Jak wykazało trwające kilka lat śledztwo, Rosjanie nie tylko na masową skalę oszukiwali podczas imprez najwyższej rangi (szczególnie w trakcie Zimowych Igrzysk Olimpijskich Soczi 2014, gdzie na długo przed imprezą zaplanowano cały przemyślany system podmieniania próbek), ale także później, kiedy w celu wyjaśnienia afery i "odzyskania wiarygodności", zobowiązali się przekazać światowym władzom dokumenty ze swoich baz danych i laboratoriów, po czym przekazali... ale sfałszowane.
- Treść raportu departamentu WADA ds. dochodzeń i śledztw oraz informacje pochodzące od niezależnych ekspertów wskazują na systematyczne manipulowanie i fałszowanie danych laboratoryjnych - czytamy w oświadczeniu Środkowoeuropejskiej Organizacji Antydopingowej (CEADO). Takie samo stanowisko zajęła polska agencja POLADA.
Przypadki stosowania dopingu przez Rosjan, często na skalę masową i już w wieku juniorskim, odnotowano niemal w każdej z dyscyplin. Nie tylko tych olimpijskich.

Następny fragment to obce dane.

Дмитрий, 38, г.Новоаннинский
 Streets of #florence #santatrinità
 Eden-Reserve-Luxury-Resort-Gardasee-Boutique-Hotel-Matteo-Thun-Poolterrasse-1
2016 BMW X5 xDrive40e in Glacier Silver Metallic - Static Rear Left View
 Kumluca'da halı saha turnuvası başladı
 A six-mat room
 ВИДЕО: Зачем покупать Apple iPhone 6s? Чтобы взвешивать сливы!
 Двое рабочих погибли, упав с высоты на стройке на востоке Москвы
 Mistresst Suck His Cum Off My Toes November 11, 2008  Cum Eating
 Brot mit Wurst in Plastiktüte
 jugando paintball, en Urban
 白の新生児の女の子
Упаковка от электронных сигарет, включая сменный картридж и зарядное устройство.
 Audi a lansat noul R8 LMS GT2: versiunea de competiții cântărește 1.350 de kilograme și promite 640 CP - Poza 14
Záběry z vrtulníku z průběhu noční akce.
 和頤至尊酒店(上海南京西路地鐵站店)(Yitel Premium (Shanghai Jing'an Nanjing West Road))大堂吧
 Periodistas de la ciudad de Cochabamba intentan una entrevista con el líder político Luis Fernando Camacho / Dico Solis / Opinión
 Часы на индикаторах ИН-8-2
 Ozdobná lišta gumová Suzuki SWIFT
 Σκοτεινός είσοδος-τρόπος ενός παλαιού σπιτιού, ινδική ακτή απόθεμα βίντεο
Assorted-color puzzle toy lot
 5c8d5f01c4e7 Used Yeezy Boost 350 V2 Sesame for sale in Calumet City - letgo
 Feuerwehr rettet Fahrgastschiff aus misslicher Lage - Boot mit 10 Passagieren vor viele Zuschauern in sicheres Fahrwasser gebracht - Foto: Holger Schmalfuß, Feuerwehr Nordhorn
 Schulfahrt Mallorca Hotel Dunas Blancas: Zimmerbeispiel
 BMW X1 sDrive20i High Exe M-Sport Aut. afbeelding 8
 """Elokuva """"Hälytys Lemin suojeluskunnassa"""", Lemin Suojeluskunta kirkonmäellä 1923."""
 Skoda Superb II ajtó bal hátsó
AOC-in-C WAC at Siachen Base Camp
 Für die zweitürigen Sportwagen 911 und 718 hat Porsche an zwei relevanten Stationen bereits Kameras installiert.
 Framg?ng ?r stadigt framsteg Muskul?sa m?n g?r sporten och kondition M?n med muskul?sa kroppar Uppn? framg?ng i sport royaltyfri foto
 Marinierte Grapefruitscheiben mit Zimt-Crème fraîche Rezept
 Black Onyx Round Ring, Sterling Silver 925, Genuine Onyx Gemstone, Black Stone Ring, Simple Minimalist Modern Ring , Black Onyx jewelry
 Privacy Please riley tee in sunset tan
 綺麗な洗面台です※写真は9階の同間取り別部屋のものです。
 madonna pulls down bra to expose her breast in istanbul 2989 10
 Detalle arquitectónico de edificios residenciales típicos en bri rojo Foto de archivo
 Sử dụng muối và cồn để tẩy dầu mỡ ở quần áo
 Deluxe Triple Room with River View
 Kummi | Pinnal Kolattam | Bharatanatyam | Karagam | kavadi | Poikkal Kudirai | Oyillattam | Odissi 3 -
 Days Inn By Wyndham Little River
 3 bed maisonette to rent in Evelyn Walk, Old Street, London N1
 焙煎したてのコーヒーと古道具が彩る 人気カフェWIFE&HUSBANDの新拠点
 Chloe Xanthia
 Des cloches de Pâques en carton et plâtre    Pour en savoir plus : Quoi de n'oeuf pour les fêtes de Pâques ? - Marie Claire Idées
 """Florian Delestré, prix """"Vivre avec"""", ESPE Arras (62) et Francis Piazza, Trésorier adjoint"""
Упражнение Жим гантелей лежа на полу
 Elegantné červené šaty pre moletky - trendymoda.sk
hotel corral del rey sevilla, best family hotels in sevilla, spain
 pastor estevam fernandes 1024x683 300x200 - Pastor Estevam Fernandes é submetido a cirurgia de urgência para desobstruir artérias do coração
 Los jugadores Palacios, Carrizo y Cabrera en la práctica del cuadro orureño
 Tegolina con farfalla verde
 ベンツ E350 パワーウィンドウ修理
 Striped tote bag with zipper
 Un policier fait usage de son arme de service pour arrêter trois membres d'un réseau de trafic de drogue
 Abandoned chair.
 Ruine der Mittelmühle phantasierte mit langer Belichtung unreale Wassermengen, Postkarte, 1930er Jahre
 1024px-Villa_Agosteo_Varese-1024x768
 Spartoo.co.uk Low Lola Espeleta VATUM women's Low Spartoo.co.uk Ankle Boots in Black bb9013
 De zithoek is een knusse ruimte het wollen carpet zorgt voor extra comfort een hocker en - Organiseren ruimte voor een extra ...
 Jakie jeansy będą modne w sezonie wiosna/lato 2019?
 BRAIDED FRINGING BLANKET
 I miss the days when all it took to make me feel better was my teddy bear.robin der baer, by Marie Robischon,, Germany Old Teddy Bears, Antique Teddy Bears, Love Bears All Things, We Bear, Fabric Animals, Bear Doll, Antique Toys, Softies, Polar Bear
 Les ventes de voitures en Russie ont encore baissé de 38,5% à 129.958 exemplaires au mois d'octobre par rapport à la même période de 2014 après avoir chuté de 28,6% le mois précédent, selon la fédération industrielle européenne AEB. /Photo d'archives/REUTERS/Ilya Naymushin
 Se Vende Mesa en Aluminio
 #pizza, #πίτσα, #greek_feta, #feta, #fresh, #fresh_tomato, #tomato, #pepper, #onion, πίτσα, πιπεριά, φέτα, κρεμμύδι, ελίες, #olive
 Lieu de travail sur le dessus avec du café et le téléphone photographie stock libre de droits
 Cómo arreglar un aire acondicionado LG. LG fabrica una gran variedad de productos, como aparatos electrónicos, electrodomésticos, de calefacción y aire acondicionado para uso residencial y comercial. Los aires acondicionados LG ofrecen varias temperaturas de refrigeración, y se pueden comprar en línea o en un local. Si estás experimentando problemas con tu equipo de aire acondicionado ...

Oczywiście doping nie jest wynalazkiem Rosjan, na przestrzeni lat oszukiwali, oszukują i będą oszukiwać (bądźmy realistami) także przedstawiciele innych nacji - Amerykanie, Chińczycy, Norwegowie, Polacy również - nigdy jednak, od czasów komunistycznej NRD, doping nie przybrał skali tak totalnej, nie był prowadzony pod parasolem ochronnym aparatu państwowego i przy wykorzystaniu służb specjalnych tego państwa.
Nigdy wcześniej nie był też tak bezczelny. Zamaskowane dziury w ścianach wioski olimpijskiej, agenci przebrani za lekarzy, system otwierania zaplombowanych fiolek, specjaliści fałszujący dane... Jak za Sojuza, z rozmachem, "na rympał". Ci nieliczni, którzy w haniebnym procederze nie chcieli brać udziału, byli albo zastraszani, albo musieli z kraju uciekać. Jak szef moskiewskiego laboratorium Grigorij Radczenko, do dziś ukrywający się poza Rosją pod zmienionym nazwiskiem. To o nim tuż po ujawnieniu afery prezydent Putin powiedział, że jego miejsce jest w więzieniu. Prezydent, wcześniej pułkownik KGB. Fakt, nie opinia.
Lipiec 2019 - taka wiadomość obiegła światowe serwisy. Wydaje wam się, że 300 zawodników to dużo? To jedynie 300 najwybitniejszych. W "raporcie McLarena" dla WADA z 2016 roku jest mowa o ponad tysiącu rosyjskich sportowców z 30 dyscyplin. I tylko za lata 2011-2014
Co teraz? Rosja nie będzie mogła startować pod własną flagą, ani pełnić roli gospodarza światowych czempionatów przez cztery długie lata. To czas na przemyślenie, na posprzątanie tej stajni Augiasza. Na ozdrowieńczą iskrę po linii: "lepiej zacząć ją sprzątać, niż wynajmować kolejnych informatyków do fałszowania danych". A przede wszystkim na nowych ludzi. Jeżeli państwowe władze rzeczywiście chcą zacząć walczyć z dopingiem, jak deklarują, to na to "nowe" prędzej czy poźniej się zgodzą.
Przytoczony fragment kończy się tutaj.